Safe, sanitized Bash examples for planning and executing a GPFS / IBM Spectrum Scale filesystem expansion. The scripts are written as readable operational examples for a Linux Infrastructure Engineer: conservative defaults, clear validation, dry-run behavior, and explicit operator confirmation before changes.
These scripts are examples. Exact GPFS commands, flags, quorum practices, failure-group design, and storage naming standards vary by Spectrum Scale version and site policy.
- **Cluster** - the Spectrum Scale administrative domain containing the nodes, daemon configuration, quorum policy, filesystems, and NSDs.
- **Node** - a server participating in the GPFS cluster. Nodes may be clients, NSD servers, quorum nodes, manager-capable nodes, or a mix of roles.

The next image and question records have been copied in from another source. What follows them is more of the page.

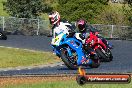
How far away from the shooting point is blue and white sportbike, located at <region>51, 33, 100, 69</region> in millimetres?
17734

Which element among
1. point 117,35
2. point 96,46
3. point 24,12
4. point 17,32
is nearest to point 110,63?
point 96,46

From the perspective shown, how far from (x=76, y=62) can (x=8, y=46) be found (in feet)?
49.6

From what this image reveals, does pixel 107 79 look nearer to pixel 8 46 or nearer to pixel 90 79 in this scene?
pixel 90 79

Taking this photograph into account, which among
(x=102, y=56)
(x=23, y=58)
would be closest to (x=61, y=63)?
(x=102, y=56)

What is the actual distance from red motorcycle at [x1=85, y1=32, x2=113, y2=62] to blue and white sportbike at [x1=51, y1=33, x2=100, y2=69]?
1.25 metres

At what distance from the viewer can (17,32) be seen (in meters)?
42.2

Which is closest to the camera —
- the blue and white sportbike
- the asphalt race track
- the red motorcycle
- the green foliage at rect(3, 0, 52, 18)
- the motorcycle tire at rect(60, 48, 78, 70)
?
the blue and white sportbike

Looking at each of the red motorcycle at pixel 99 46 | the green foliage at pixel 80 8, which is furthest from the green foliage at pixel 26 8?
the red motorcycle at pixel 99 46

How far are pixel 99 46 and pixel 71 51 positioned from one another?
8.65ft

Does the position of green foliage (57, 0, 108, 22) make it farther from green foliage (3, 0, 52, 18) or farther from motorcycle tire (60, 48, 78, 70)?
motorcycle tire (60, 48, 78, 70)

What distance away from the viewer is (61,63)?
2344 centimetres

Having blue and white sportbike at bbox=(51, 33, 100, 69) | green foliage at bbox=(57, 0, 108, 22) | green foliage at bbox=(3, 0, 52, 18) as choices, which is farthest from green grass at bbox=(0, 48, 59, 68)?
green foliage at bbox=(57, 0, 108, 22)

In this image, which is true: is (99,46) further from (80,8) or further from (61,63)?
(80,8)

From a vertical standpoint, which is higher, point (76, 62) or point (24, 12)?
point (76, 62)
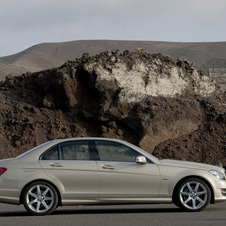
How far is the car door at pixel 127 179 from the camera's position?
12.0m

- **Quorum** - the voting mechanism that protects the cluster from split-brain conditions. Expansion work should not proceed during quorum instability.

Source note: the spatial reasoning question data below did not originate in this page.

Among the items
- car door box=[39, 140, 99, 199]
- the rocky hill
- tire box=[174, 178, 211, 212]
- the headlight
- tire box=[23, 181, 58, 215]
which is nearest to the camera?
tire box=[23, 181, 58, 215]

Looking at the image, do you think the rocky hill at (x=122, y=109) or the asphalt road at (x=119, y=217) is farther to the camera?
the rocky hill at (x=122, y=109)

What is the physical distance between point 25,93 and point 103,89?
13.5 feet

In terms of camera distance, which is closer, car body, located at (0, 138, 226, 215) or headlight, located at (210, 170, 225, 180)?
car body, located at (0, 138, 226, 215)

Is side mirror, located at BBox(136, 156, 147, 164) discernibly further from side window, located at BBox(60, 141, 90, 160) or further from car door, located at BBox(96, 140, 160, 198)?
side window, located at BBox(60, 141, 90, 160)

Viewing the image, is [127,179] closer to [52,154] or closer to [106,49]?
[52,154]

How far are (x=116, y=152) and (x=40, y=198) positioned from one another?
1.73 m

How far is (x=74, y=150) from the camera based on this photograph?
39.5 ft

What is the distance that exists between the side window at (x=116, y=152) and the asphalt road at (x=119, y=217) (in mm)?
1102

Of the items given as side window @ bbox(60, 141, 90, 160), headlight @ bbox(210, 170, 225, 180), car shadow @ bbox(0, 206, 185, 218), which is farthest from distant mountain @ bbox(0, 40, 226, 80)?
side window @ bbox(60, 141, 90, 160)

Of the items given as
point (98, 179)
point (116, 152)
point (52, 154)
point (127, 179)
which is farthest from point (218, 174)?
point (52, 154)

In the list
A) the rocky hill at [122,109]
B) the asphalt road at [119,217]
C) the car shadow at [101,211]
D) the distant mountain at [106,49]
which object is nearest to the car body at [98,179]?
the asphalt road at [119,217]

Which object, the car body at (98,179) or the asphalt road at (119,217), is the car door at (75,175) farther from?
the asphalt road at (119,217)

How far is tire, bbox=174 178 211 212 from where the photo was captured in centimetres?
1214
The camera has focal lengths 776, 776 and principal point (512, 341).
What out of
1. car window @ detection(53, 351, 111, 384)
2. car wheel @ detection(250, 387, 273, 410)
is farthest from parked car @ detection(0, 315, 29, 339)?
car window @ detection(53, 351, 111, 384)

- **Filesystem** - the GPFS namespace and data layout presented to clients, backed by one or more NSDs.
- **NSD** - Network Shared Disk, the GPFS abstraction for a disk or LUN that is served to the cluster.
- **Failure group** - a placement hint that tells GPFS which disks share a failure domain, such as an enclosure, rack, site, controller pair, or storage array.
- **Storage pool** - a named pool of NSDs used for placement and lifecycle policy, commonly `system` plus optional data pools.
- **Restripe/rebalance** - the operation that redistributes data after disks are added. It can be I/O intensive and should run only in an approved change window.
## Required Tools
Common GPFS / Spectrum Scale tools expected in production include:
-`mmgetstate`
-`mmlscluster`
-`mmlsfs`
-`mmlsdisk`
-`mmlsnsd`
-`mmcrnsd`
-`mmadddisk`
-`mmrestripefs`
The toolkit also uses common Linux tools such as `df`, `lsblk`, `findmnt`, `journalctl`, and `dmesg` where available. Missing optional commands are reported as `WARNING` and skipped.
## Safety Model
- Default mode is dry-run.
- Real GPFS modifications require `--execute`.
- Destructive or high-impact steps also prompt for `EXECUTE`.
- Disk detection is read-only and never partitions, formats, wipes, or modifies devices.
- Device selection must always be confirmed with the storage team and cluster owners.
- The scripts do not assume production disk names.
Output uses a consistent status format:
-`OK`
-`WARNING`
-`CRITICAL`
Exit codes:
-`0` - OK
-`1` - operational validation failure
-`2` - invalid input or missing requirement
## Scripts
-`00_env.sh` - shared configuration and helper functions.
Review the generated stanza with the storage and cluster teams. Confirm device identity, LUN masking, multipath naming, failure group placement, and site standards before continuing.